**Aufgabenstellung**
Gib aus dem Text über die Reise nach Twer unverändert wieder, was bei den Worten „Die Ursulaschüler können“ beginnt, und hör nach „Oder etwas Deutsch?“ auf.

───── Seitentext

Die Ursulaschüler können einige russische Vokabeln. In den Monaten zuvor haben ihnen die Referendarin Katarina Eifert und Lehrer Zachar Ichilmann einiges beigebracht. Aber das reicht nicht aus, um sich in Twer zu verständigen. Die Aufregung war daher Monate vor der Reise groß: Wie werden wir uns in den Gastfamilien verständigen? Sprechen die da Englisch? Oder etwas Deutsch?

Die Aufregung legt sich, als Wochen vor der Fahrt bekannt wird, wer in welche Familie kommt. Die russischen und deutschen Jugendlichen gründen eine WhatsApp-Gruppe. Das Erstaunen ist groß – „die können ja richtig gut Deutsch“.

──────────
───── Datensatz

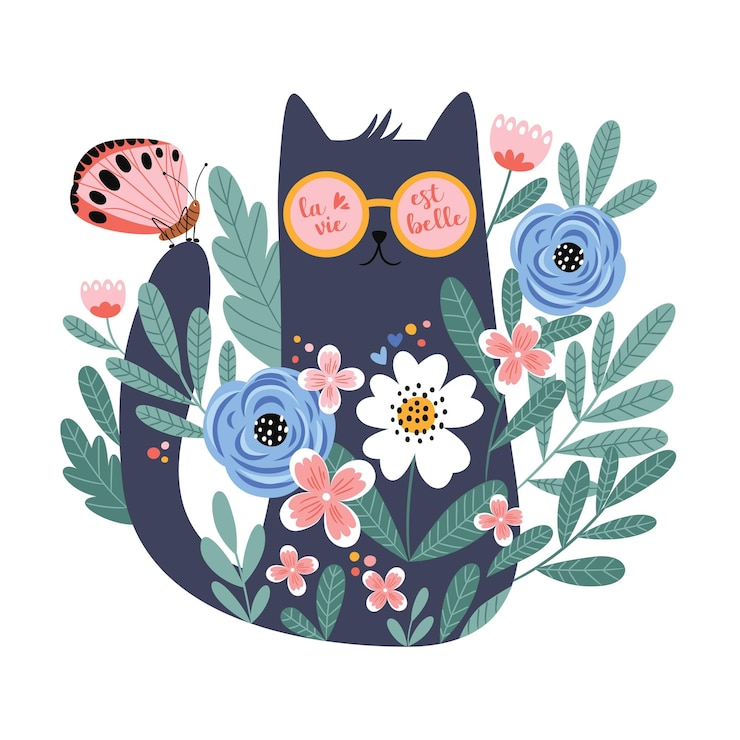 Vector schattige cartoon kat in glazen met hand getrokken bloemen vlinder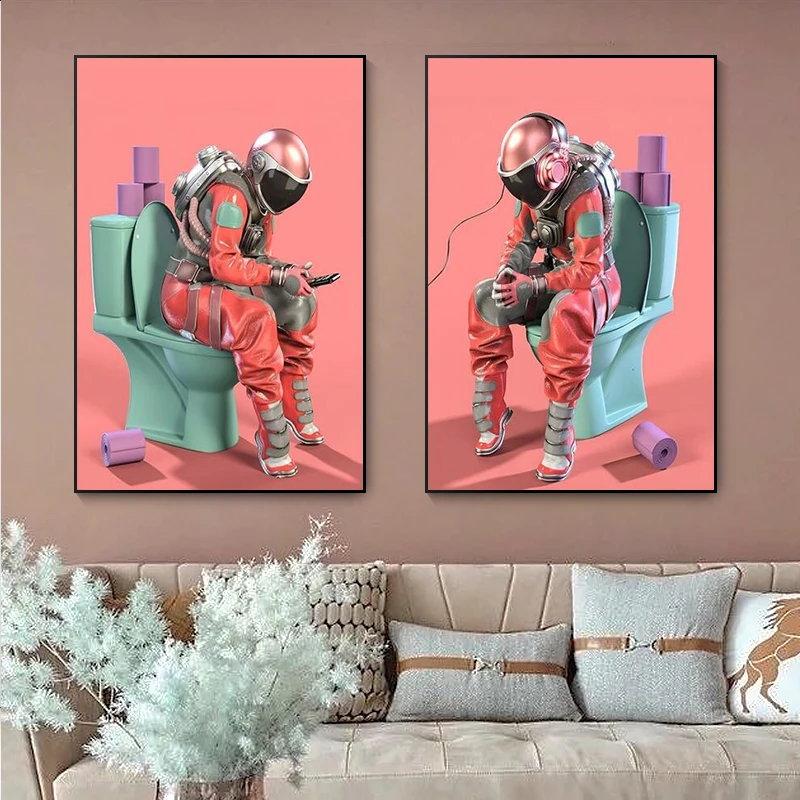 

Funny Astronaut Toilet Canvas Painting Wall Art Posters and Print Wall Pictures Toilet Bathroom Home Wall Decoration Cuadros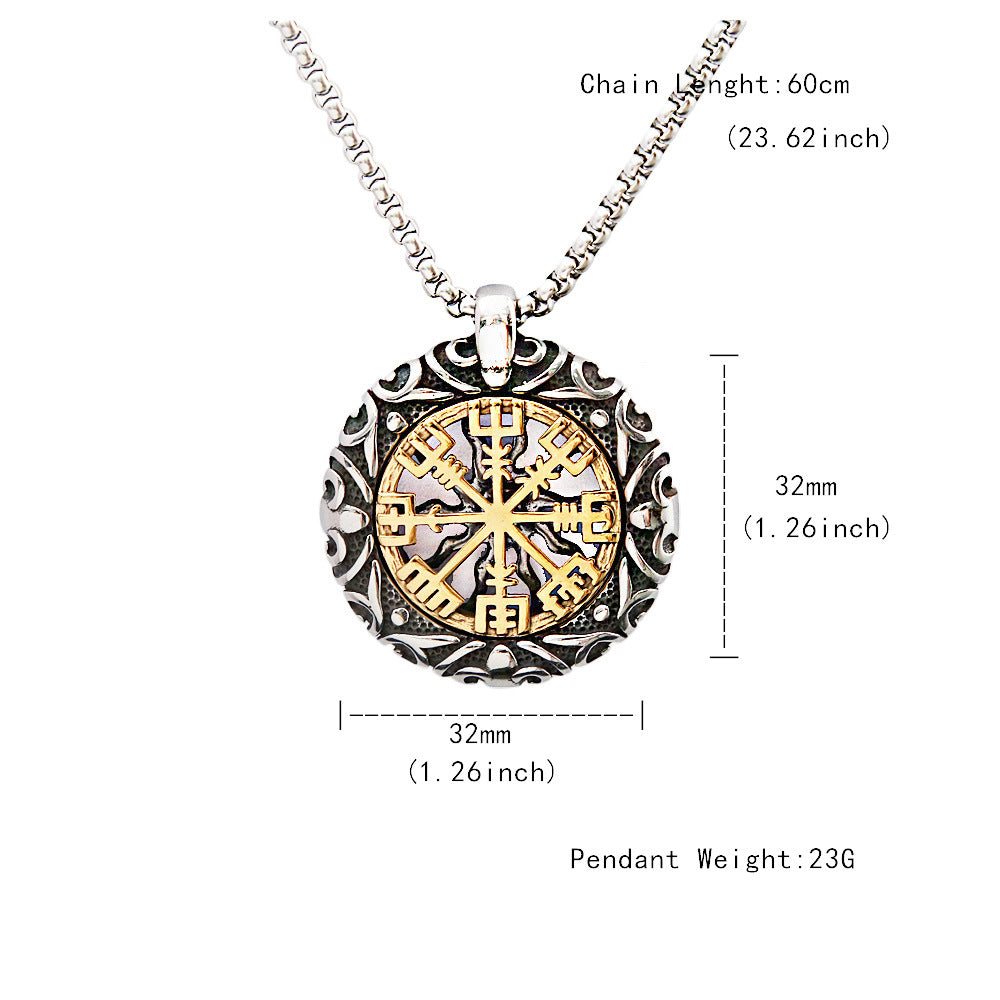 Vintage pendant hollowed out compass titanium steel men's Viking necklace
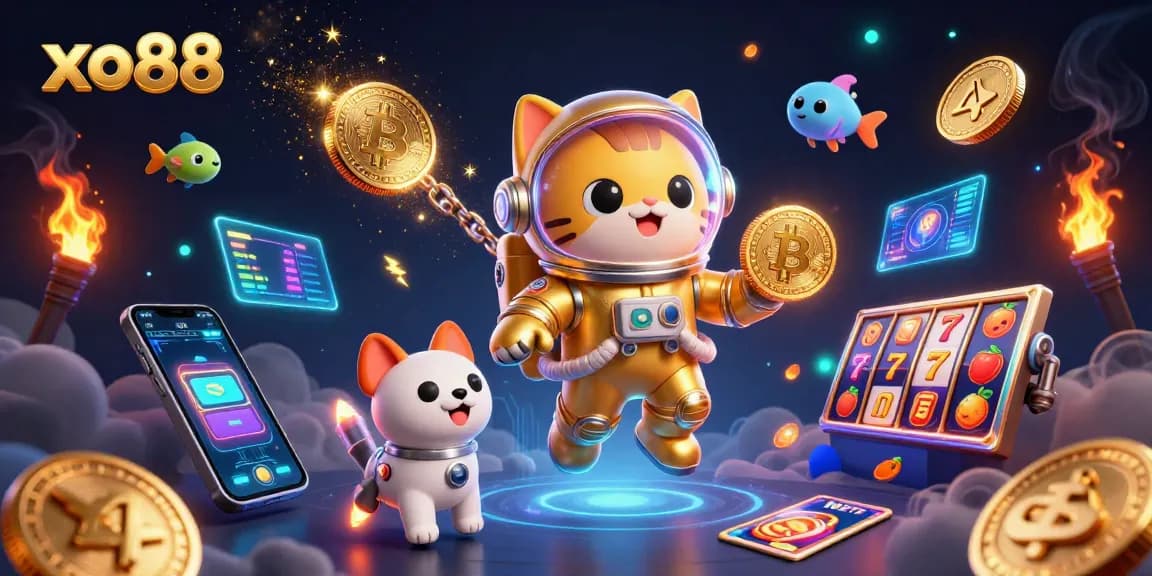 Immerse in the xo88 universe featuring an astronaut cat and crypto elements in a vibrant casino scene.
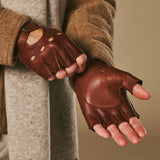 Liam (braun) – klassische fingerlose Herren-Autohandschuhe aus Lammleder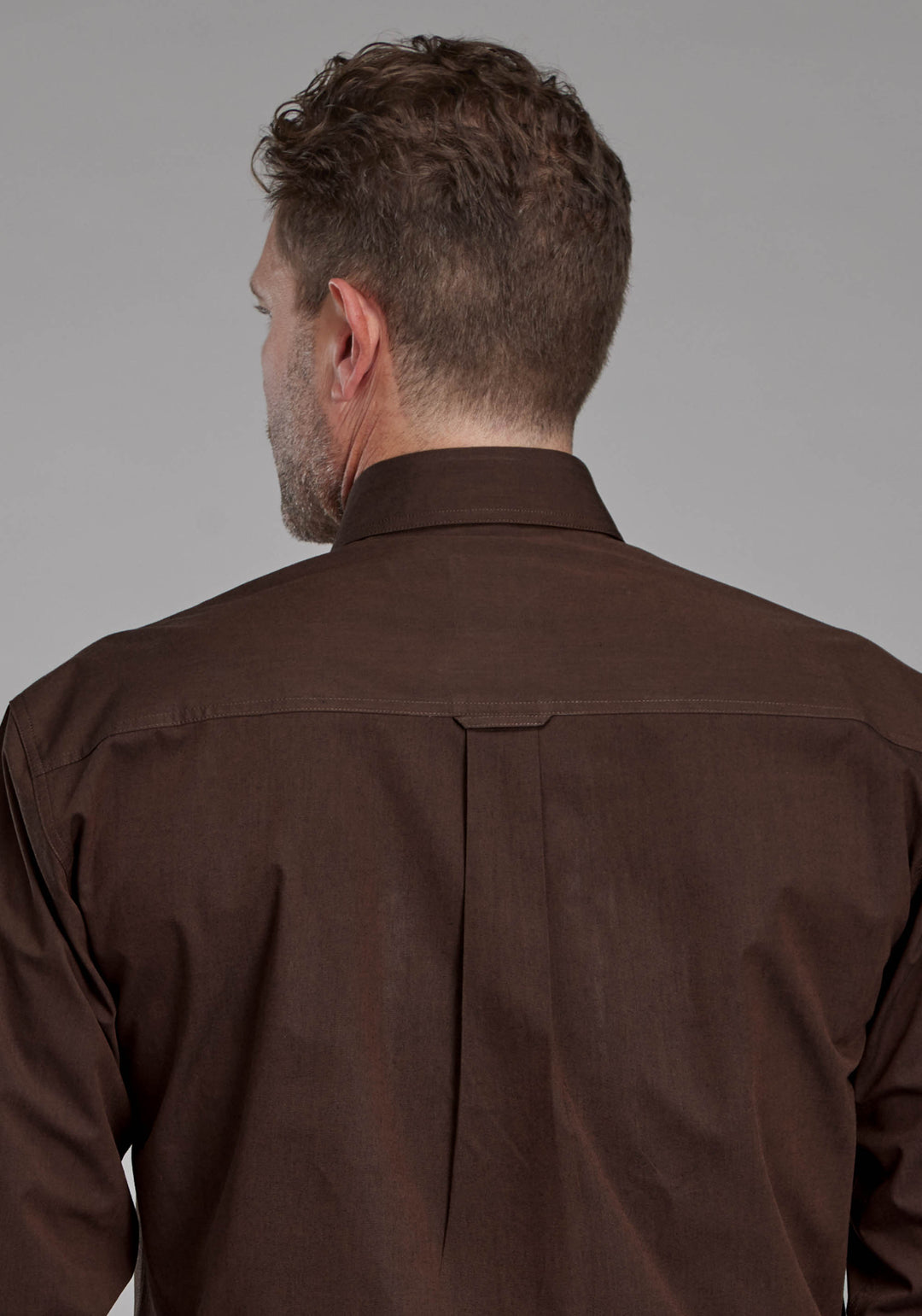 MENS BLACK FILL POPLIN - POLIN BROWN LONG SLEEVE BUTTON WESTERN SHIRT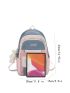 Colorblock Letter Graphic Classic Backpack With Bag Charm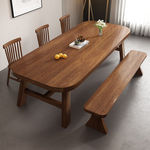 全实木餐桌椅组合复古风家用餐厅简约现代小户型吃饭桌长饭桌书桌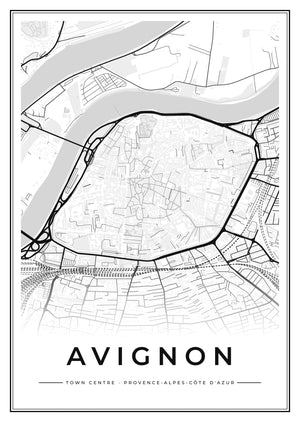 Avignon Town Centre Street Map Poster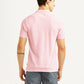 Men's Solid Light Pink Slim Fit Polo T-shirt - Back View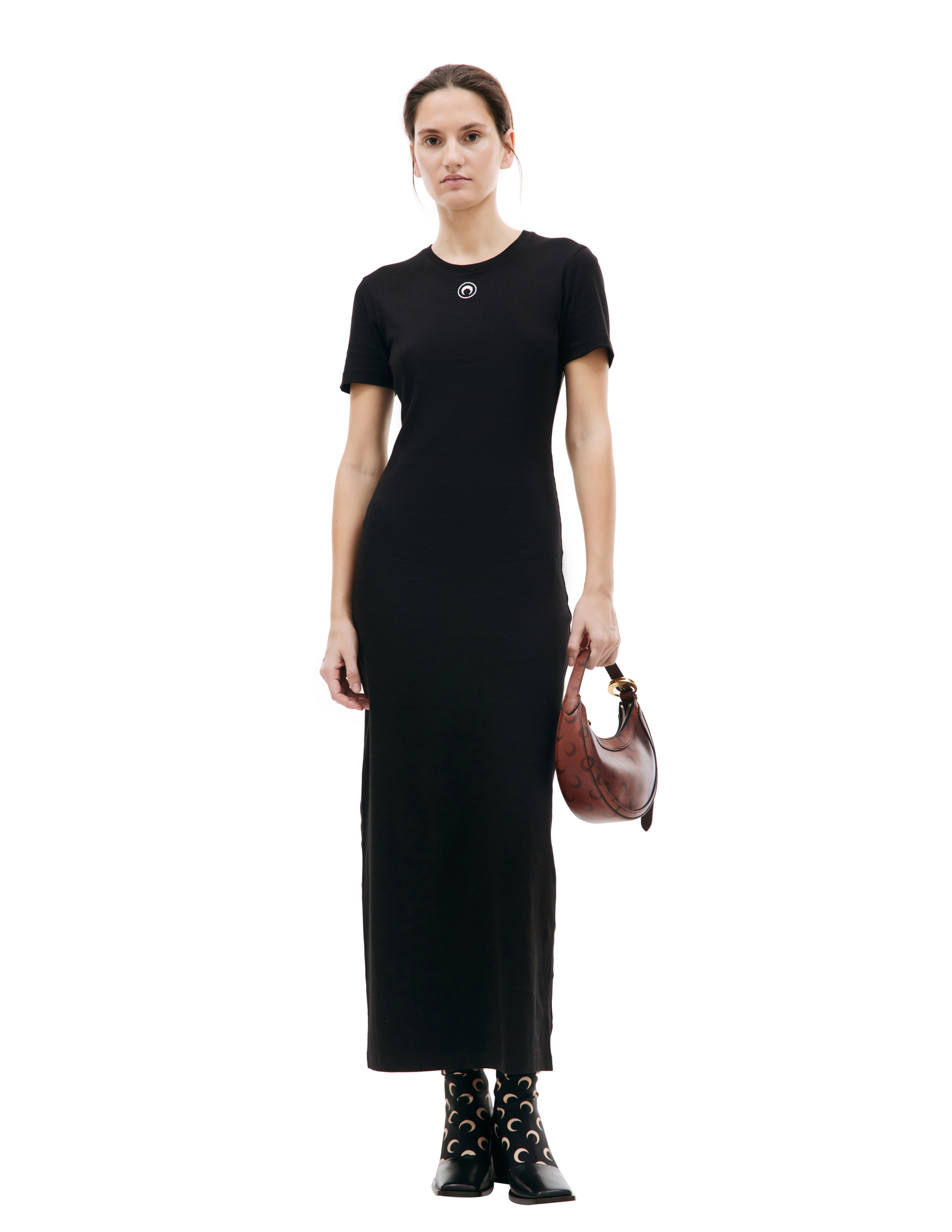 Shop Marine Serre Embroidered Logo Maxi Dress In Black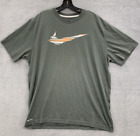 Nike Dri Fit Graphic T-Shirt Men's Size XL Green Logo Crew Neck Athletic
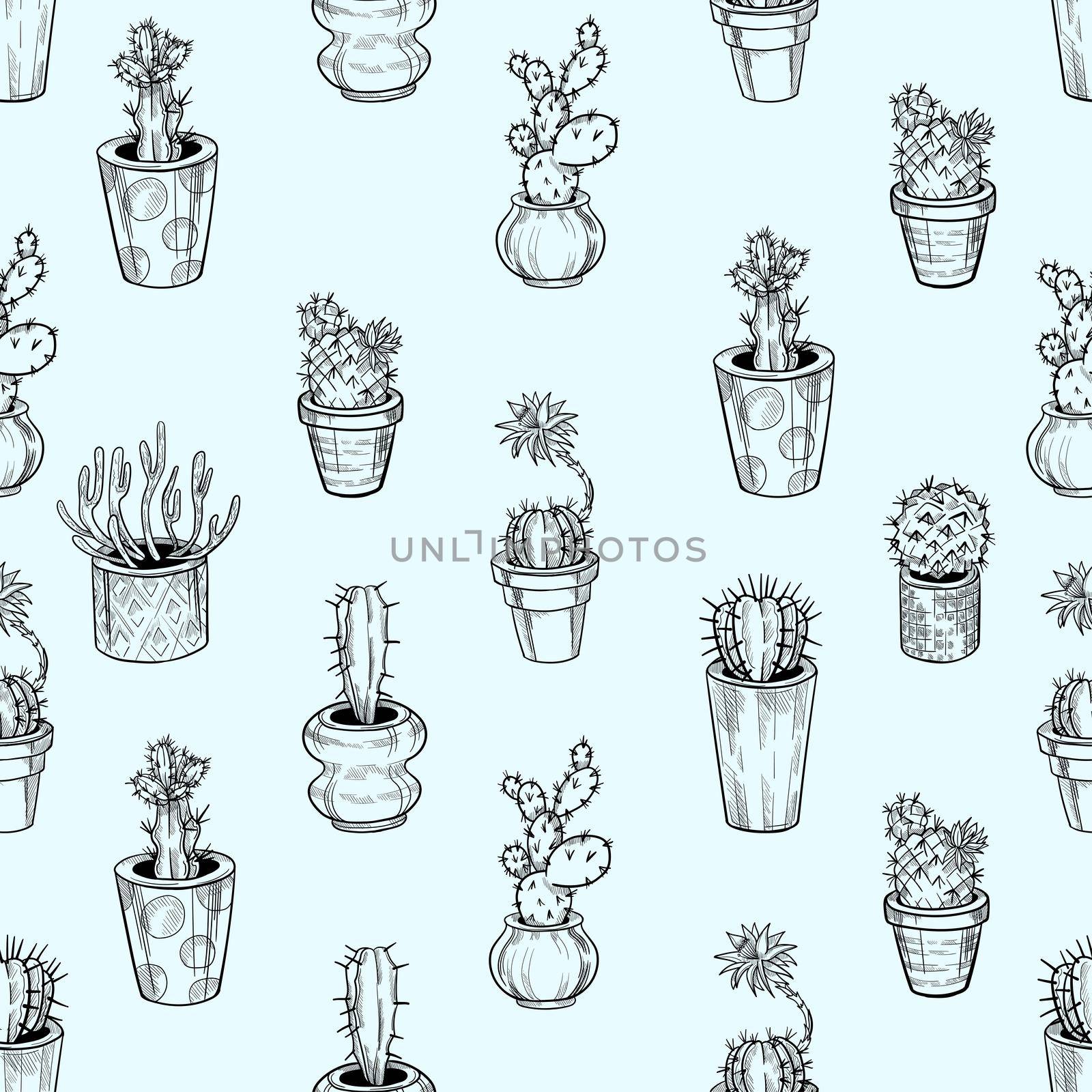 Cactus seamless pattern. Hand drawn cactus lineart. Home plants succulents black and white pattern.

──────────

**Lösung**
Die Ursulaschüler können einige russische Vokabeln. In den Monaten zuvor haben ihnen die Referendarin Katarina Eifert und Lehrer Zachar Ichilmann einiges beigebracht. Aber das reicht nicht aus, um sich in Twer zu verständigen. Die Aufregung war daher Monate vor der Reise groß: Wie werden wir uns in den Gastfamilien verständigen? Sprechen die da Englisch? Oder etwas Deutsch?